* [How to complete this task]: Your task is to return the data below, word for word.

* [Dataset records]:
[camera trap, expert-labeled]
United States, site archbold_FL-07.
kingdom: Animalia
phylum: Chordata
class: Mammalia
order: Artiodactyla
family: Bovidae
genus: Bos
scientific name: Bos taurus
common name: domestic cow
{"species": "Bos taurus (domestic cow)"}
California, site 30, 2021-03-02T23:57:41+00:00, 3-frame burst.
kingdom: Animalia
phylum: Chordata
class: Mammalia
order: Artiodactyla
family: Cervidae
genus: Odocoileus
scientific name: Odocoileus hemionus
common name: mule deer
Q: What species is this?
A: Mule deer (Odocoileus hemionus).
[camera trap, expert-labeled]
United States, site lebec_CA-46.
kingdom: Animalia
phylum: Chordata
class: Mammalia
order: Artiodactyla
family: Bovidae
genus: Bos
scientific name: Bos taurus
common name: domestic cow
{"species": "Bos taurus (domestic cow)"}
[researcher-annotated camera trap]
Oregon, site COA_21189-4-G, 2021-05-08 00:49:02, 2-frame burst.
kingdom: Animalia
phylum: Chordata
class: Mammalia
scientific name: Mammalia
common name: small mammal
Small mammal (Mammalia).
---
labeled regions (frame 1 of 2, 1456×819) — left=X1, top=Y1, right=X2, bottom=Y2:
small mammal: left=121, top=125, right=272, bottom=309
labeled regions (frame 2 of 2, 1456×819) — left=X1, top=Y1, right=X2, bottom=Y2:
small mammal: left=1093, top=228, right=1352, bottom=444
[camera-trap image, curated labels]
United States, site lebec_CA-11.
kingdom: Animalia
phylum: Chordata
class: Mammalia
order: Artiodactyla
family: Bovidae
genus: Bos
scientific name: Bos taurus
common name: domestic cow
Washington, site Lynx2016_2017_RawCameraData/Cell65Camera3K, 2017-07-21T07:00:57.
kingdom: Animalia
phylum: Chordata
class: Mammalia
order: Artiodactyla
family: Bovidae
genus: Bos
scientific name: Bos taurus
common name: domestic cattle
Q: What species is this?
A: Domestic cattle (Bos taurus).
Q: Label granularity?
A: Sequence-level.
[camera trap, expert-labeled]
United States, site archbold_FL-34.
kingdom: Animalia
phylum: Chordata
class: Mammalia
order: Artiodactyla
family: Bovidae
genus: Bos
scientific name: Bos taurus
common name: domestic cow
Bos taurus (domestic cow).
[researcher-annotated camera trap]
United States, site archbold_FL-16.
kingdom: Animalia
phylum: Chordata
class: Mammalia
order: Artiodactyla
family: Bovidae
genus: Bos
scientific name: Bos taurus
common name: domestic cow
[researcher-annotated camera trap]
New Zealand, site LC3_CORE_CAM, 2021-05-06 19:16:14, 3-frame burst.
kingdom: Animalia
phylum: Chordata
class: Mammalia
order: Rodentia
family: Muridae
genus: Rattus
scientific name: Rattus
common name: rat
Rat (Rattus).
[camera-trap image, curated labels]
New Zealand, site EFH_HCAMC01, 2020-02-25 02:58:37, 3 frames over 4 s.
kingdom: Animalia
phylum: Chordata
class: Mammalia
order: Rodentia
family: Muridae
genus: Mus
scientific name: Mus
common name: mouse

* [Answer to this exercise]:
[camera trap, expert-labeled]
United States, site archbold_FL-07.
kingdom: Animalia
phylum: Chordata
class: Mammalia
order: Artiodactyla
family: Bovidae
genus: Bos
scientific name: Bos taurus
common name: domestic cow
{"species": "Bos taurus (domestic cow)"}
California, site 30, 2021-03-02T23:57:41+00:00, 3-frame burst.
kingdom: Animalia
phylum: Chordata
class: Mammalia
order: Artiodactyla
family: Cervidae
genus: Odocoileus
scientific name: Odocoileus hemionus
common name: mule deer
Q: What species is this?
A: Mule deer (Odocoileus hemionus).
[camera trap, expert-labeled]
United States, site lebec_CA-46.
kingdom: Animalia
phylum: Chordata
class: Mammalia
order: Artiodactyla
family: Bovidae
genus: Bos
scientific name: Bos taurus
common name: domestic cow
{"species": "Bos taurus (domestic cow)"}
[researcher-annotated camera trap]
Oregon, site COA_21189-4-G, 2021-05-08 00:49:02, 2-frame burst.
kingdom: Animalia
phylum: Chordata
class: Mammalia
scientific name: Mammalia
common name: small mammal
Small mammal (Mammalia).
---
labeled regions (frame 1 of 2, 1456×819) — left=X1, top=Y1, right=X2, bottom=Y2:
small mammal: left=121, top=125, right=272, bottom=309
labeled regions (frame 2 of 2, 1456×819) — left=X1, top=Y1, right=X2, bottom=Y2:
small mammal: left=1093, top=228, right=1352, bottom=444
[camera-trap image, curated labels]
United States, site lebec_CA-11.
kingdom: Animalia
phylum: Chordata
class: Mammalia
order: Artiodactyla
family: Bovidae
genus: Bos
scientific name: Bos taurus
common name: domestic cow
Washington, site Lynx2016_2017_RawCameraData/Cell65Camera3K, 2017-07-21T07:00:57.
kingdom: Animalia
phylum: Chordata
class: Mammalia
order: Artiodactyla
family: Bovidae
genus: Bos
scientific name: Bos taurus
common name: domestic cattle
Q: What species is this?
A: Domestic cattle (Bos taurus).
Q: Label granularity?
A: Sequence-level.
[camera trap, expert-labeled]
United States, site archbold_FL-34.
kingdom: Animalia
phylum: Chordata
class: Mammalia
order: Artiodactyla
family: Bovidae
genus: Bos
scientific name: Bos taurus
common name: domestic cow
Bos taurus (domestic cow).
[researcher-annotated camera trap]
United States, site archbold_FL-16.
kingdom: Animalia
phylum: Chordata
class: Mammalia
order: Artiodactyla
family: Bovidae
genus: Bos
scientific name: Bos taurus
common name: domestic cow
[researcher-annotated camera trap]
New Zealand, site LC3_CORE_CAM, 2021-05-06 19:16:14, 3-frame burst.
kingdom: Animalia
phylum: Chordata
class: Mammalia
order: Rodentia
family: Muridae
genus: Rattus
scientific name: Rattus
common name: rat
Rat (Rattus).
[camera-trap image, curated labels]
New Zealand, site EFH_HCAMC01, 2020-02-25 02:58:37, 3 frames over 4 s.
kingdom: Animalia
phylum: Chordata
class: Mammalia
order: Rodentia
family: Muridae
genus: Mus
scientific name: Mus
common name: mouse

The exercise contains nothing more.